CloudFlare, the company at the centre of biggest distributed denial of service (DDoS) attack ever reported, has warned that bigger, more powerful methods of attack are actively being tested by cyber-criminals.
Speaking in the wake of the 400Gbps DDoS attack which hit one of its customers this week, CEO Matthew Prince has given some more details about the attack, which affected every one of the company's 24 data centres.
Prince said: "While we were generally able to mitigate the attack, it was large enough that it caused network congestion in parts of Europe."
CloudFlare provides DDoS mitigation services for customers and is constantly seeing attacks against the networks it protects, with Prince revealing in a blog post that the company has "seen a handful of other attacks at this scale."
The attackers used a technique called NTP reflection which allows the attacker to generate huge volumes of traffic without necessarily having a major amount of bandwidth at their disposal.

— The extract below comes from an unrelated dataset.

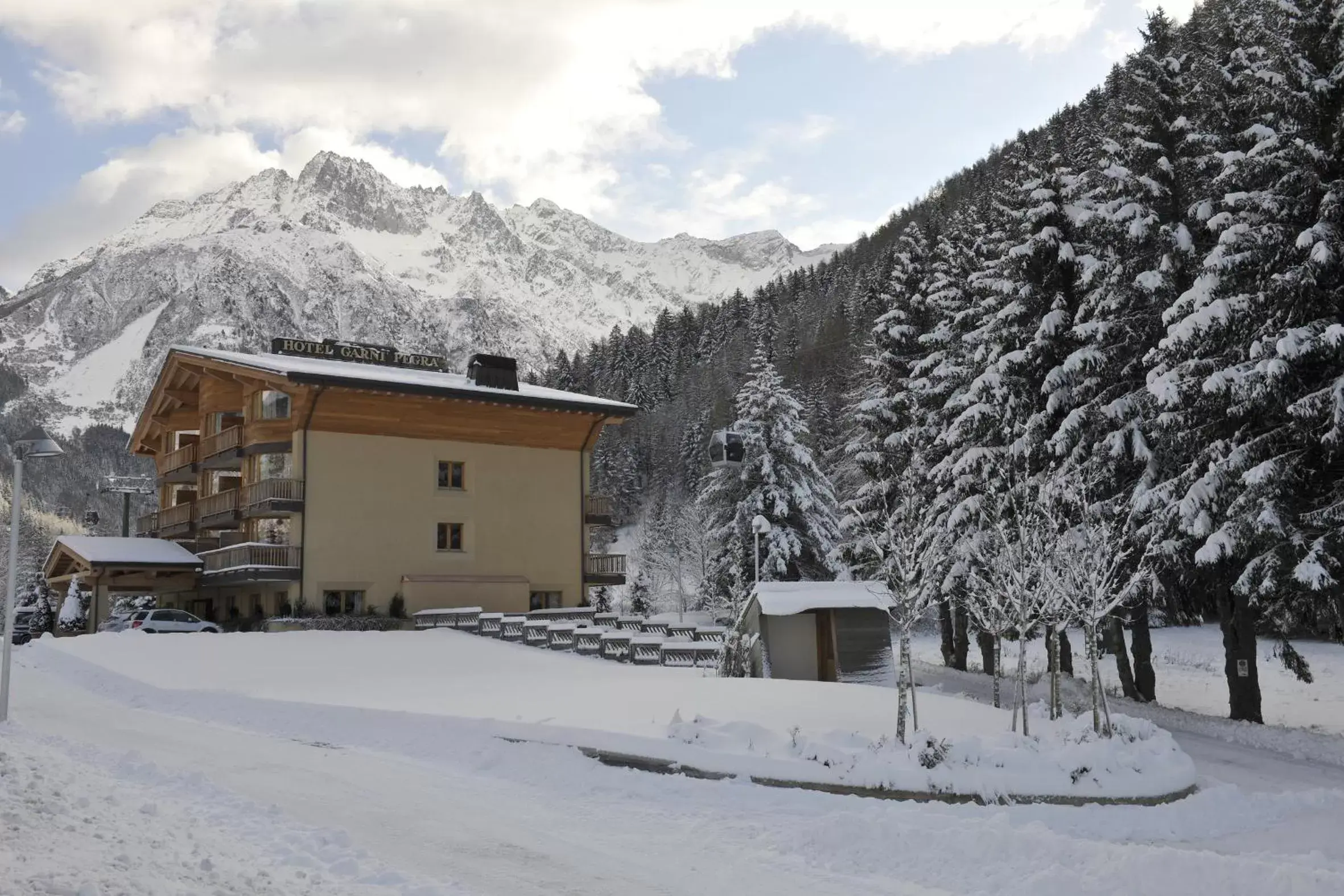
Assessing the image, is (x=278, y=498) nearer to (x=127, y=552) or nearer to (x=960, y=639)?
(x=127, y=552)

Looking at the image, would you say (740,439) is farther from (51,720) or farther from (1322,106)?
(51,720)

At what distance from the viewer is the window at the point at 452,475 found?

"An attacker with a 1Gbps connection can theoretically generate more than 200Gbps of DDoS traffic" Prince claimed.
In this case the attacker used 4,529 NTP servers running on 1,298 different networks with each of these servers sending on average 87Mbps of traffic to the intended victim on CloudFlare's network.
An NTP amplification attack begins with a server controlled by an attacker on a network that allows source IP address spoofing. The attacker sends a request to an NTP server which looks like it comes from the victim's system.
The request is a MONLIST command which returns the last 600 IP addresses that accessed the server in question. What this means is that the response from the server to the MONLIST command is 206 times bigger than the request, and that huge amount of traffic is sent to the victim, flooding their system.
However, there is another attack technique which promises to create even bigger problems.
Simple Network Management Protocol (SNMP) is used for managing devices on IP networks, but more importantly has an amplification factor of 650x – more than three times the amplification factor of NTP attacks.
Prince warns: "We've already begun to see evidence attackers have begun to experiment with using it as a DDoS vector. Buckle up."
SNMP attacks are not new, with Spamhaus – the anti-spamming company which was hit with a 300Gbps attack in 2013 – reporting in 2011 that it had been the subject of such an attack.
Iun the meantime CloudFlare are talking to the network administrators responsible for the NTP servers which were used in this weeks attack to advise them to restrict access to their servers and disable the MONLIST command.